Die der bestimmten Tierhaut 10 zugehörige Kontur 11 kann nun
beispielsweise von einem den Bearbeitungstisch 13 zugeordneten, nicht
dargestellten Projektor auf die Auflagefläche 23 des zweiten
Bearbeitungstisches 13 projiziert werden. Die Tierhaut 10 wird zunächst
lediglich teilweise von dem Wickeldorn abgewickelt, so daß man einen
Konturbereich der Tierhaut 10 erkennen und mit der auf die Auflagefläche
projizierten Kontur vergleichen kann. Ein Benutzer kann nun eine
Überprüfung derart vornehmen, daß er die teilweise abgewickelte Tierhaut
10 in Übereinstimmung mit der projizierten Kontur 11 dieser Tierhaut 10
orientiert und durch Drehen oder/und durch eine translatorische Verlagerung
der Tierhaut 10 danach ausrichtet. Sobald eine Übereinstimmung gefunden
ist, kann die Tierhaut 10 vollständig von dem Wickeldorn 12 abgewickelt
werden, bis sie ihren ausgebreiteten, in Fig. 3 angedeuteten flachliegenden
Zustand erreicht.
Das Abwickeln der Tierhaut 10 von dem Wickeldorn 12 bietet dabei
den Vorteil, daß ein bisher notwendiges manuelles aufwendiges
Glattstreichen der Tierhaut 10 entfallen kann. Durch das Abwickeln der
Tierhaut 10 von dem Wickeldorn 12 erfolgt ein Glattstreichen selbstständig.
Sobald die Tierhaut 10 vollständig von dem Wickeldorn abgewickelt
ist, mithin auf der Auflagefläche 23 des Bearbeitungstisches 13 flachliegend
ausgebreitet ist, kann die Tierhaut 10 geschnitten oder gestanzt werden.
Bei einer alternativen Ausgestaltung des Verfahrens wird die
aufgewickelte Tierhaut 10 mit dem Wickeldorn 12 zu dem zweiten
Bearbeitungstisch 13 transportiert und unmittelbar vollständig abgewickelt.
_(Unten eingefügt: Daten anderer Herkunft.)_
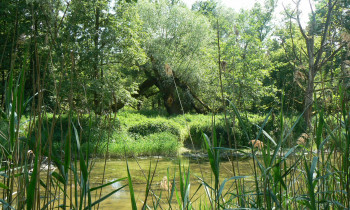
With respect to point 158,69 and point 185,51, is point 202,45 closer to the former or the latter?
point 185,51

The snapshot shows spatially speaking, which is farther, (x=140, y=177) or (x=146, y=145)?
(x=146, y=145)

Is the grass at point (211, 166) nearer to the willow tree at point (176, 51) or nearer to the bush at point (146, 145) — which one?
the bush at point (146, 145)

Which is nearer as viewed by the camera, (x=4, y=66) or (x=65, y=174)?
(x=65, y=174)

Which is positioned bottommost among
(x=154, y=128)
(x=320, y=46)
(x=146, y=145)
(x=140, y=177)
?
(x=140, y=177)

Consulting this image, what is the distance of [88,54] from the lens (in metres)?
11.7

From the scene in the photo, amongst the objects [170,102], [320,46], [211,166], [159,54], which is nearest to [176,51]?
[159,54]

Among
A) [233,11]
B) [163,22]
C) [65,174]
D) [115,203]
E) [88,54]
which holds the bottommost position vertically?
[115,203]

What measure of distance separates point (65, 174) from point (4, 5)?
523 inches

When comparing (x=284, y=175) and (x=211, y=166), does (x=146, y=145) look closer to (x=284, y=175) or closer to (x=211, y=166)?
(x=211, y=166)

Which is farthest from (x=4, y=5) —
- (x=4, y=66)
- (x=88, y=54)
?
(x=88, y=54)

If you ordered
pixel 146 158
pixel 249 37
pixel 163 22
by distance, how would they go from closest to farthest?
pixel 146 158 → pixel 249 37 → pixel 163 22

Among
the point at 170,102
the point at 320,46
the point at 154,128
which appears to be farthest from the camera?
the point at 170,102

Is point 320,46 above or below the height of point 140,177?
above

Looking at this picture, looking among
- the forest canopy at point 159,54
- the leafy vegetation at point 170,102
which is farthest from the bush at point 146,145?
the forest canopy at point 159,54
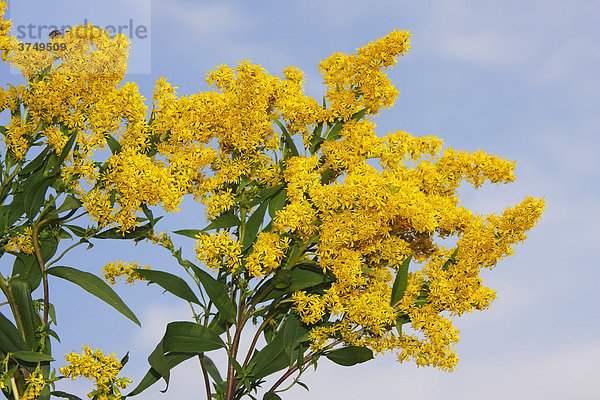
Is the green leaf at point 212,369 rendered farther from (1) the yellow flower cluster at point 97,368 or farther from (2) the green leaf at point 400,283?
(2) the green leaf at point 400,283

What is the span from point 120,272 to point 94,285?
29 centimetres

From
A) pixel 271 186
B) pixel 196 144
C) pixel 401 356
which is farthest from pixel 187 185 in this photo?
pixel 401 356

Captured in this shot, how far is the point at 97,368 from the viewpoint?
3086mm

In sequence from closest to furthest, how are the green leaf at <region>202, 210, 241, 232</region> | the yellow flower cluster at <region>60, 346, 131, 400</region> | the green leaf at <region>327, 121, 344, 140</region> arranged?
the yellow flower cluster at <region>60, 346, 131, 400</region> → the green leaf at <region>202, 210, 241, 232</region> → the green leaf at <region>327, 121, 344, 140</region>

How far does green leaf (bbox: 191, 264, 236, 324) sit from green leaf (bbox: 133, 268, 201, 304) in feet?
0.61

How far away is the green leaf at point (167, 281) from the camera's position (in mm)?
3451

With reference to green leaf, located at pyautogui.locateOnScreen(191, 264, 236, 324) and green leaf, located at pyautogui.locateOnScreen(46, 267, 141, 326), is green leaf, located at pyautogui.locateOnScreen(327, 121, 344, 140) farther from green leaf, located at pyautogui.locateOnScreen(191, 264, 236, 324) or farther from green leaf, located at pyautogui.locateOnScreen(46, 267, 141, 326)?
green leaf, located at pyautogui.locateOnScreen(46, 267, 141, 326)

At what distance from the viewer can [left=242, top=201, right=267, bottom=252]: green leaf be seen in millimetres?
3545

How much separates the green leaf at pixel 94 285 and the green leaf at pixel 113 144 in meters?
0.72

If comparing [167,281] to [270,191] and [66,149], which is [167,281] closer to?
[270,191]

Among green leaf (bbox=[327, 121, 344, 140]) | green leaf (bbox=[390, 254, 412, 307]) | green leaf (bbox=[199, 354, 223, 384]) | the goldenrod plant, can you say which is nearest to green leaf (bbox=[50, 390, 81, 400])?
the goldenrod plant

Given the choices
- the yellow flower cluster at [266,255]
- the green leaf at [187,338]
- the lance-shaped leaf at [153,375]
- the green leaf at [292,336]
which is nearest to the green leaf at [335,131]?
the yellow flower cluster at [266,255]

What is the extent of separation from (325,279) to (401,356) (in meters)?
0.62

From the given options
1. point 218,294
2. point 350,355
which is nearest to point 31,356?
point 218,294
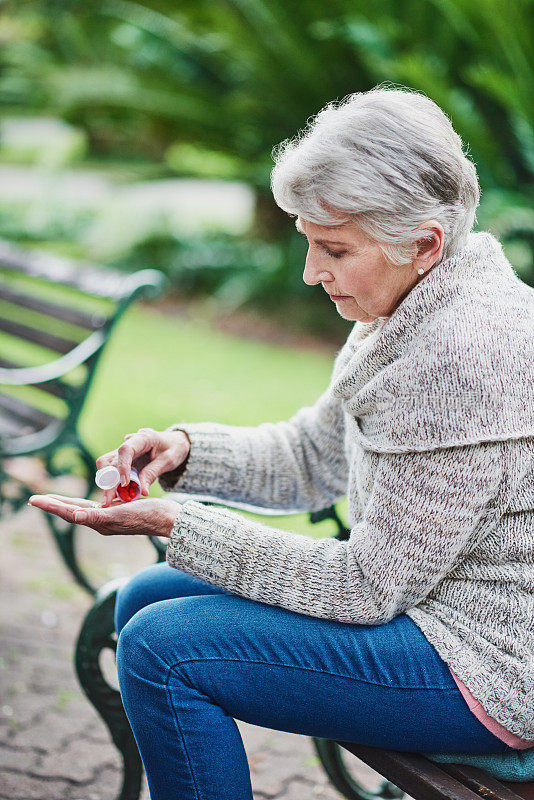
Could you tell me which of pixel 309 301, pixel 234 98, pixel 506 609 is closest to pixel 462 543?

Auch in diesem Fall kann ein bisher erforderliches, manuelles Glattstreichen
der Haut vollständig entfallen, da der Abwickelvorgang wiederum bereits eine
gewisse Anpressung der Tierhaut 10 auf die Auflagefläche 23 und insofern
eine Glättung der Tierhaut 10 verursacht.
Nachdem die Haut 10 flachliegend ausgebreitet ist, wird von einem
nicht dargestellten Projektor die Kontur 11 dieser Haut 10 auf die
Auflagefläche 23 projiziert. Ein Benutzer kann nun manuell die projizierte
Kontur 11 solange drehen und verlagern, bis die projizierte Kontur dieser
Haut 10 mit der Kontur 11 der auf der Auflagefläche 23 aufliegenden Haut 10
vollständig übereinstimmt.
Nachfolgend kann wiederum ein Schneiden oder ein Stanzen der
Tierhaut 10 erfolgen.
Der Wickeldorn 12 kann mit der darauf aufgewickelten Tierhaut 10
auch als Anordnung zur Aufbewahrung und/oder zum Transport der Tierhaut
bezeichnet werden. Entscheidend ist, dass die Tierhaut aufgewickelt auf den
Wickeldorn 12 gemeinsam mit diesem lagerbar und transportierbar ist.